This issue tracker has been migrated to GitHub, and is currently read-only.
For more information, see the GitHub FAQs in the Python's Developer Guide.

classification
Title: Using PyNumber_AsSsize_t in itertools.islice
Type: enhancement Stage: resolved
Components: Library (Lib) Versions: Python 3.7
process
Status: closed Resolution: fixed
Dependencies: Superseder:
Assigned To: rhettinger Nosy List: MSeifert, Will Roberts, erik.bray, jdemeyer, mark.dickinson, rhettinger, serhiy.storchaka, smarnach
Priority: low Keywords:

Created on 2017-06-01 11:26 by MSeifert, last changed 2022-04-11 14:58 by admin. This issue is now closed.

Pull Requests
URL Status Linked Edit
PR 1918 merged python-dev, 2017-06-02 11:31
Messages (12)
msg294934 - (view) Author: Michael Seifert (MSeifert) * Date: 2017-06-01 11:26
In a question on StackOverflow (https://stackoverflow.com/questions/44302946/itertools-does-not-recognize-numpy-ints-as-valid-inputs-on-python-3-6) it was mentioned that numpys scalars cannot be used as index for `itertools.islice`. 

The reason for this is because the numbers are converted with `PyLong_AsSsize_t` (which requires a PyLongObject [or subclass]) instead of `PyNumber_AsSsize_t` (which only requires an `__index__` method).

I'm not sure if there are many use-cases where numpy scalars make sense as inputs for `islice` but it's definetly unexpected that `itertools.islice([1, 2, 3, 4, 5, 6], np.int32(3))` currently throws a `ValueError: Stop argument for islice() must be None or an integer: 0 <= x <= sys.maxsize.`
msg295000 - (view) Author: Will Roberts (Will Roberts) * Date: 2017-06-02 09:47
Note that this issue also seems to affect other methods in the itertools package, such as permutations.

▸ Data for analysis:

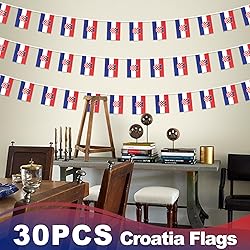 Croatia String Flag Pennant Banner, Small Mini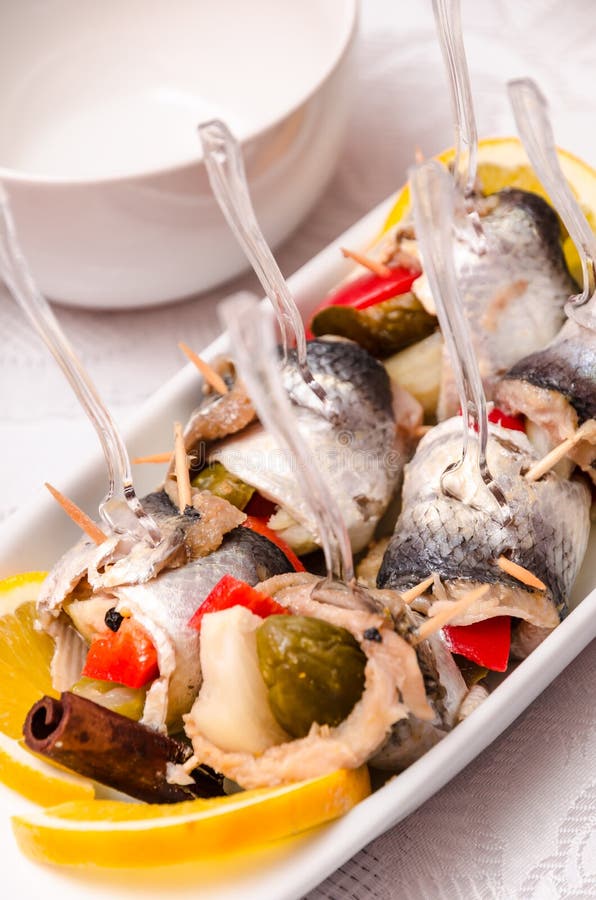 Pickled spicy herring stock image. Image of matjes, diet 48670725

...

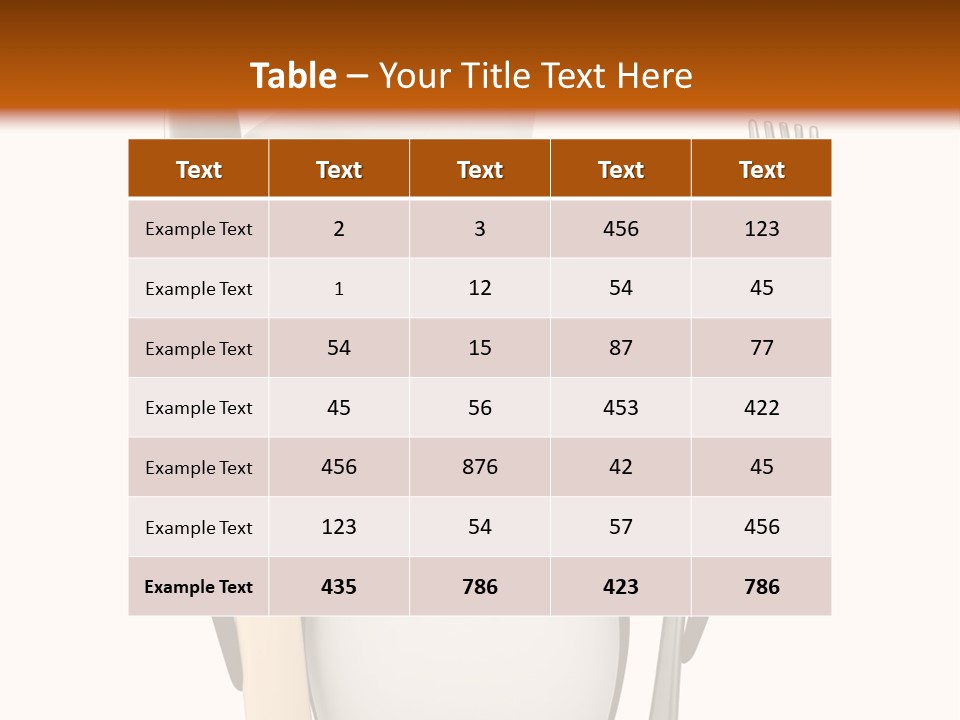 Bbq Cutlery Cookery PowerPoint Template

▸ Prompt: Continue the issue thread about accepting numpy integers in itertools.islice, starting after its last message.

▸ Answer to this exercise:
msg295088 - (view) Author: Serhiy Storchaka (serhiy.storchaka) * (Python committer) Date: 2017-06-03 16:57
Adding support of more general int-like objects in islice() looks reasonable to me. I'm not sure about permutations(), but if make this change, use PyIndex_Check() instead of PyNumber_Check(), or don't use the special check at all, allowing PyNumber_AsSsize_t() to fail.

The __setstate__() methods shouldn't be changed. We know that the __reduce__() methods return exact ints, not general int-like objects.

When replace PyLong_AsSsize_t with PyNumber_AsSsize_t take into account that PyLong_AsSsize_t is atomic and thread-safe, while PyNumber_AsSsize_t can call Python code and release the GIL.
msg295173 - (view) Author: Raymond Hettinger (rhettinger) * (Python committer) Date: 2017-06-05 08:10
[Michael Seifert]
> I'm not sure if there are many use-cases where numpy scalars
> make sense as inputs for `islice`

Likewise, I'm not sure there is any evidence of a use-case.  The incompatible relationship between numpy ints and PyLong_AsSsize_t() has been around for a long time and no one seems to have even noticed until now.

Also, you're right that the error message isn't very helpful unless you already understand that np.int32 isn't a subclass of int.

[Serhiy]
> Adding support of more general int-like objects in islice() 
>looks reasonable to me.

Conceptually, anything with an __index__ method might make sense in the context of slicing, so the proposal doesn't sound unreasonable on the face of it.

Practically though, there doesn't seem to be any evidence of a real use case here.  It is unclear whether allowing np.int32 would ever benefit anyone and whether dropping the current requirement for an explicit int() cast would encourage weird and inefficient code.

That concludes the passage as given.